= Railway Companies' Association =

The Railway Companies' Association was a co-ordinating body for British railway companies from 1867 until nationalisation in 1948. Its purpose was to protect the interests of the companies and their shareholders, chiefly against parliamentary interference. It was an early example of a lobby organisation.

==History==
The association had its roots in a meeting of railway company chairmen, held at the Railway Clearing House (RCH) in March 1854, to discuss parliamentary matters of concern, but a properly constituted organisation developed only slowly. This was partly a result of the independent nature of the Victorian railway companies and the number of company chairmen and senior
officers who were Lords or MPs in their own right, and partly a reflection of the gradually increasing role of government in regulating railway company actions and the need for an 'industry' response.

By 1858 a United Railway Companies' Committee (URCC) had been formed, but it foundered after three years and was only re-constituted at a meeting on 26 June 1867, held at the Westminster office of the Midland Railway Company. The revived body's first achievement was to promulgate a standard format for the accounts of railway companies, drawn up by the chief accountants of five of the major companies. This was accepted by the Board of Trade and included as a schedule in the Regulation of Railways Act 1868 (31 & 32 Vict. c. 119).

The URCC was renamed 'The Railway Companies' Association' in 1869 or 1870. Its main task was to follow the progress of legislation which might affect railways, attempting to persuade MPs and Lords to vote in the 'railway interest', and giving evidence to parliamentary committees. It also promoted legislation designed to assist railway companies. This finally left the RCH free of a political role and able to concentrate on the commercial organisation of inter-company services.

Membership of the association received a boost with the arguments over the passing of the Regulation of Railways Act 1873 (36 & 37 Vict. c. 48). The perceived threats to profitability, through regulation of the rates which the 'monopolist' railways could charge, led to several moderately-large companies joining the major ones in the association, finally giving it national coverage.

Chairmanship of the association rotated amongst the chairmen of leading railway companies. Much of the actual lobbying work of the Association devolved onto its parliamentary subcommittee, which consisted of Lords and MPs from the member companies' boards.

**RECORDS**:
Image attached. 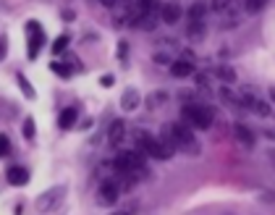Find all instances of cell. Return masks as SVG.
Returning a JSON list of instances; mask_svg holds the SVG:
<instances>
[{"mask_svg":"<svg viewBox=\"0 0 275 215\" xmlns=\"http://www.w3.org/2000/svg\"><path fill=\"white\" fill-rule=\"evenodd\" d=\"M160 137H165L176 149H181V152L199 155V142L194 139V134H191V129H189L186 121H183V124H165Z\"/></svg>","mask_w":275,"mask_h":215,"instance_id":"obj_1","label":"cell"},{"mask_svg":"<svg viewBox=\"0 0 275 215\" xmlns=\"http://www.w3.org/2000/svg\"><path fill=\"white\" fill-rule=\"evenodd\" d=\"M136 142H139L142 152L155 157V160H170L173 152H176V147H173L165 137H152V134H147V132H142Z\"/></svg>","mask_w":275,"mask_h":215,"instance_id":"obj_2","label":"cell"},{"mask_svg":"<svg viewBox=\"0 0 275 215\" xmlns=\"http://www.w3.org/2000/svg\"><path fill=\"white\" fill-rule=\"evenodd\" d=\"M183 121L191 126V129H210L213 126V110H210L207 105H197V102H189V105H183L181 110Z\"/></svg>","mask_w":275,"mask_h":215,"instance_id":"obj_3","label":"cell"},{"mask_svg":"<svg viewBox=\"0 0 275 215\" xmlns=\"http://www.w3.org/2000/svg\"><path fill=\"white\" fill-rule=\"evenodd\" d=\"M26 58L29 61H37V55H40L42 50V45H45V29H42V24H37V21H26Z\"/></svg>","mask_w":275,"mask_h":215,"instance_id":"obj_4","label":"cell"},{"mask_svg":"<svg viewBox=\"0 0 275 215\" xmlns=\"http://www.w3.org/2000/svg\"><path fill=\"white\" fill-rule=\"evenodd\" d=\"M63 194H66V186H53V189H48L45 194L37 197V210H42V213L55 210L63 202Z\"/></svg>","mask_w":275,"mask_h":215,"instance_id":"obj_5","label":"cell"},{"mask_svg":"<svg viewBox=\"0 0 275 215\" xmlns=\"http://www.w3.org/2000/svg\"><path fill=\"white\" fill-rule=\"evenodd\" d=\"M121 181L118 179H105L103 184H100V205H115L118 197H121Z\"/></svg>","mask_w":275,"mask_h":215,"instance_id":"obj_6","label":"cell"},{"mask_svg":"<svg viewBox=\"0 0 275 215\" xmlns=\"http://www.w3.org/2000/svg\"><path fill=\"white\" fill-rule=\"evenodd\" d=\"M194 73V61H189V58H178V61H173L170 63V76H176V79H186Z\"/></svg>","mask_w":275,"mask_h":215,"instance_id":"obj_7","label":"cell"},{"mask_svg":"<svg viewBox=\"0 0 275 215\" xmlns=\"http://www.w3.org/2000/svg\"><path fill=\"white\" fill-rule=\"evenodd\" d=\"M5 179H8L11 186H26V184H29V171L21 168V165H11L5 171Z\"/></svg>","mask_w":275,"mask_h":215,"instance_id":"obj_8","label":"cell"},{"mask_svg":"<svg viewBox=\"0 0 275 215\" xmlns=\"http://www.w3.org/2000/svg\"><path fill=\"white\" fill-rule=\"evenodd\" d=\"M123 137H126V124H123V118H118V121H113L110 129H108V142L113 144V147H121Z\"/></svg>","mask_w":275,"mask_h":215,"instance_id":"obj_9","label":"cell"},{"mask_svg":"<svg viewBox=\"0 0 275 215\" xmlns=\"http://www.w3.org/2000/svg\"><path fill=\"white\" fill-rule=\"evenodd\" d=\"M142 105V97H139V92H136L134 87H128L123 92V97H121V108H123V113H134L136 108Z\"/></svg>","mask_w":275,"mask_h":215,"instance_id":"obj_10","label":"cell"},{"mask_svg":"<svg viewBox=\"0 0 275 215\" xmlns=\"http://www.w3.org/2000/svg\"><path fill=\"white\" fill-rule=\"evenodd\" d=\"M178 18H181V5H178V3H163V8H160V21L176 24Z\"/></svg>","mask_w":275,"mask_h":215,"instance_id":"obj_11","label":"cell"},{"mask_svg":"<svg viewBox=\"0 0 275 215\" xmlns=\"http://www.w3.org/2000/svg\"><path fill=\"white\" fill-rule=\"evenodd\" d=\"M233 134H236V139H238V142H241L244 147H254V134H252L249 126L236 124V126H233Z\"/></svg>","mask_w":275,"mask_h":215,"instance_id":"obj_12","label":"cell"},{"mask_svg":"<svg viewBox=\"0 0 275 215\" xmlns=\"http://www.w3.org/2000/svg\"><path fill=\"white\" fill-rule=\"evenodd\" d=\"M207 11H210V0H194V5L189 8V21H202Z\"/></svg>","mask_w":275,"mask_h":215,"instance_id":"obj_13","label":"cell"},{"mask_svg":"<svg viewBox=\"0 0 275 215\" xmlns=\"http://www.w3.org/2000/svg\"><path fill=\"white\" fill-rule=\"evenodd\" d=\"M76 116H79L76 108H66V110L60 113V118H58V126H60V129H71L73 124H76Z\"/></svg>","mask_w":275,"mask_h":215,"instance_id":"obj_14","label":"cell"},{"mask_svg":"<svg viewBox=\"0 0 275 215\" xmlns=\"http://www.w3.org/2000/svg\"><path fill=\"white\" fill-rule=\"evenodd\" d=\"M16 81H18V87H21V92H24V97H26V100H34V97H37L34 87L29 84V79H26L24 73H16Z\"/></svg>","mask_w":275,"mask_h":215,"instance_id":"obj_15","label":"cell"},{"mask_svg":"<svg viewBox=\"0 0 275 215\" xmlns=\"http://www.w3.org/2000/svg\"><path fill=\"white\" fill-rule=\"evenodd\" d=\"M68 42H71V37H68V34H60L58 40L53 42V55H60V53H66Z\"/></svg>","mask_w":275,"mask_h":215,"instance_id":"obj_16","label":"cell"},{"mask_svg":"<svg viewBox=\"0 0 275 215\" xmlns=\"http://www.w3.org/2000/svg\"><path fill=\"white\" fill-rule=\"evenodd\" d=\"M50 71H53V73H58L60 79H71V69L66 66V63H58V61H53V63H50Z\"/></svg>","mask_w":275,"mask_h":215,"instance_id":"obj_17","label":"cell"},{"mask_svg":"<svg viewBox=\"0 0 275 215\" xmlns=\"http://www.w3.org/2000/svg\"><path fill=\"white\" fill-rule=\"evenodd\" d=\"M21 132H24V139H29V142H34V134H37L34 118H24V126H21Z\"/></svg>","mask_w":275,"mask_h":215,"instance_id":"obj_18","label":"cell"},{"mask_svg":"<svg viewBox=\"0 0 275 215\" xmlns=\"http://www.w3.org/2000/svg\"><path fill=\"white\" fill-rule=\"evenodd\" d=\"M189 37H191V40H202V37H205V24H202V21H191L189 24Z\"/></svg>","mask_w":275,"mask_h":215,"instance_id":"obj_19","label":"cell"},{"mask_svg":"<svg viewBox=\"0 0 275 215\" xmlns=\"http://www.w3.org/2000/svg\"><path fill=\"white\" fill-rule=\"evenodd\" d=\"M265 5H268V0H244V8L249 13H260Z\"/></svg>","mask_w":275,"mask_h":215,"instance_id":"obj_20","label":"cell"},{"mask_svg":"<svg viewBox=\"0 0 275 215\" xmlns=\"http://www.w3.org/2000/svg\"><path fill=\"white\" fill-rule=\"evenodd\" d=\"M218 76L223 79V81L231 84V81H236V71H233V69H228V66H220V69H218Z\"/></svg>","mask_w":275,"mask_h":215,"instance_id":"obj_21","label":"cell"},{"mask_svg":"<svg viewBox=\"0 0 275 215\" xmlns=\"http://www.w3.org/2000/svg\"><path fill=\"white\" fill-rule=\"evenodd\" d=\"M165 100H168V95H165V92H155V95L147 100V105H150V108H158L160 102H165Z\"/></svg>","mask_w":275,"mask_h":215,"instance_id":"obj_22","label":"cell"},{"mask_svg":"<svg viewBox=\"0 0 275 215\" xmlns=\"http://www.w3.org/2000/svg\"><path fill=\"white\" fill-rule=\"evenodd\" d=\"M5 155H11V142H8L5 134H0V157H5Z\"/></svg>","mask_w":275,"mask_h":215,"instance_id":"obj_23","label":"cell"},{"mask_svg":"<svg viewBox=\"0 0 275 215\" xmlns=\"http://www.w3.org/2000/svg\"><path fill=\"white\" fill-rule=\"evenodd\" d=\"M155 63H160V66H170L173 58H170L168 53H155Z\"/></svg>","mask_w":275,"mask_h":215,"instance_id":"obj_24","label":"cell"},{"mask_svg":"<svg viewBox=\"0 0 275 215\" xmlns=\"http://www.w3.org/2000/svg\"><path fill=\"white\" fill-rule=\"evenodd\" d=\"M128 58V42H118V61Z\"/></svg>","mask_w":275,"mask_h":215,"instance_id":"obj_25","label":"cell"},{"mask_svg":"<svg viewBox=\"0 0 275 215\" xmlns=\"http://www.w3.org/2000/svg\"><path fill=\"white\" fill-rule=\"evenodd\" d=\"M100 84H103V87H113V84H115V79L110 76V73H105V76L100 79Z\"/></svg>","mask_w":275,"mask_h":215,"instance_id":"obj_26","label":"cell"},{"mask_svg":"<svg viewBox=\"0 0 275 215\" xmlns=\"http://www.w3.org/2000/svg\"><path fill=\"white\" fill-rule=\"evenodd\" d=\"M5 45H8V42H5V37H0V61L5 58Z\"/></svg>","mask_w":275,"mask_h":215,"instance_id":"obj_27","label":"cell"},{"mask_svg":"<svg viewBox=\"0 0 275 215\" xmlns=\"http://www.w3.org/2000/svg\"><path fill=\"white\" fill-rule=\"evenodd\" d=\"M262 200H268V202H275V192H265V194H262Z\"/></svg>","mask_w":275,"mask_h":215,"instance_id":"obj_28","label":"cell"},{"mask_svg":"<svg viewBox=\"0 0 275 215\" xmlns=\"http://www.w3.org/2000/svg\"><path fill=\"white\" fill-rule=\"evenodd\" d=\"M100 3H103V5H108V8H113V5L118 3V0H100Z\"/></svg>","mask_w":275,"mask_h":215,"instance_id":"obj_29","label":"cell"},{"mask_svg":"<svg viewBox=\"0 0 275 215\" xmlns=\"http://www.w3.org/2000/svg\"><path fill=\"white\" fill-rule=\"evenodd\" d=\"M268 95H270V100L275 102V87H270V92H268Z\"/></svg>","mask_w":275,"mask_h":215,"instance_id":"obj_30","label":"cell"},{"mask_svg":"<svg viewBox=\"0 0 275 215\" xmlns=\"http://www.w3.org/2000/svg\"><path fill=\"white\" fill-rule=\"evenodd\" d=\"M270 157H273V163H275V149H273V152H270Z\"/></svg>","mask_w":275,"mask_h":215,"instance_id":"obj_31","label":"cell"}]
</instances>
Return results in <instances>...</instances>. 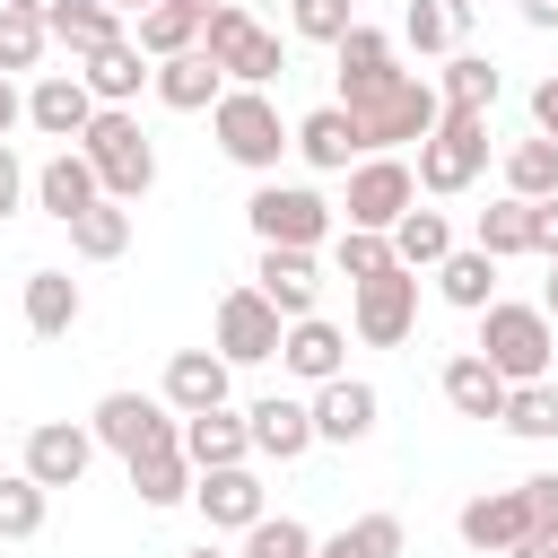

**SHORT EXERCISE 1**: Copy the stretch of the Railway Companies' Association article from "The URCC was" through "of inter-company services.", swapping "parliamentary committees" for "select committees".
**SHORT EXERCISE 2**: Carry on with the Railway Companies' Association article, starting after its final sentence.
The records come from a separate source.

**RIGHT ANSWER 1**:
The URCC was renamed 'The Railway Companies' Association' in 1869 or 1870. Its main task was to follow the progress of legislation which might affect railways, attempting to persuade MPs and Lords to vote in the 'railway interest', and giving evidence to select committees. It also promoted legislation designed to assist railway companies. This finally left the RCH free of a political role and able to concentrate on the commercial organisation of inter-company services.

**RIGHT ANSWER 2**:
The association had a small permanent secretariat, paid for by a precept of one or two shillings per £1,000 of the gross revenue of each participating company. The first secretary of the association was Kenneth Morison, who was also the first secretary of the RCH, but by 1873 the Honorary Secretary was Henry Oakley (knighted 1891), who was secretary and then General Manager (1870–1898) of the Great Northern Railway. He remained in post at the association for the rest of 19th century, and the association's activities were presumably co-ordinated from Oakley's offices at King's Cross.

In the aftermath of the Regulation of Railways Act 1889 (52 & 53 Vict. c. 57) and the industrial unrest of the 1890s, including the North Eastern Railway's unilateral recognition of the new trades union the Amalgamated Society of Railway Servants, the ad-hoc nature of the Association came under increasing pressure, leading to a restructuring. This involved giving the secretariat a permanent base, in three rooms at 53 Parliament Street, leased from October 1900, and appointing a full-time paid secretary, the first being the rising barrister William Guy Granet, appointed in
November 1905. Later secretaries included barristers W. Temple Franks (1905–1909) and Arthur Beresford Crane (1909–1929).

The association's role was necessarily reduced during World War I when parliamentary interest in domestic transport matters was low, railways being managed for the war effort under the provisions of the Regulation of the Forces Act 1871, but it gained in importance when the newly established post-war Ministry of Transport decided to deal with the railway companies jointly through the Association. However, because the Railways Act 1921, during passage of which the Association lobbied for better compensation terms for shareholders, grouped British companies into four large concerns, another restructuring of the Association took place. The parliamentary members' council was abolished, severing the direct link with Parliament, and the four new general managers constituted a standing committee of the association. Briefings of independent railway-linked Lords and MPs continued however, for example in the companies' 1938 'Square Deal' campaign for reform of freight rates' legislation in the face of road competition (which was overtaken by the onset of war in 1939) and in the run up to the Transport Act 1947 which nationalised the railways. With all railways then under a single management within the British Transport Commission, the association was wound up at this point.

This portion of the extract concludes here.